*Task inputs*

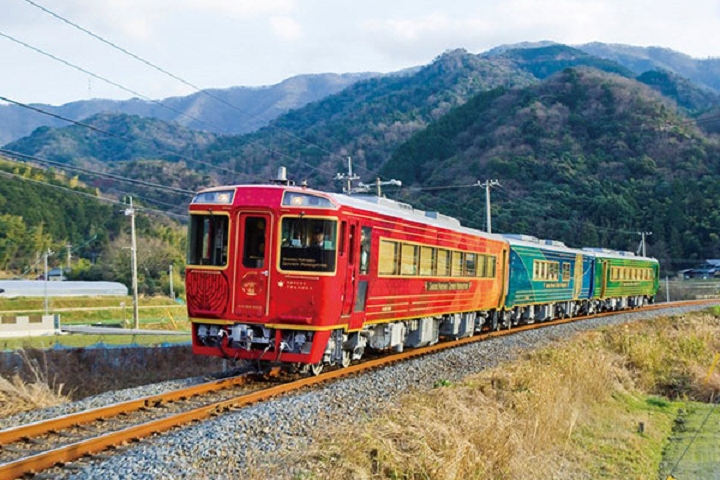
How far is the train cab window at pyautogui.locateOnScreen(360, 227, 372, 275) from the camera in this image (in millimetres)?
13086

--

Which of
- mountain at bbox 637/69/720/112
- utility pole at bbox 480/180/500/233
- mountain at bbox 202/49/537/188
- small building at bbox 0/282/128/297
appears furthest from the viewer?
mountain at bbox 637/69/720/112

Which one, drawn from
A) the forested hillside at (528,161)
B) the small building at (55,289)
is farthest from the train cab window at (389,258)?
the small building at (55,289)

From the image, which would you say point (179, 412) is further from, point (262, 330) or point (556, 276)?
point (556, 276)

*Written request*
Identify every line in the items above that contains the string "small", and copy each such line. Case counts.

*The reply*
- small building at bbox 0/282/128/297
B) the small building at (55,289)
the small building at (55,289)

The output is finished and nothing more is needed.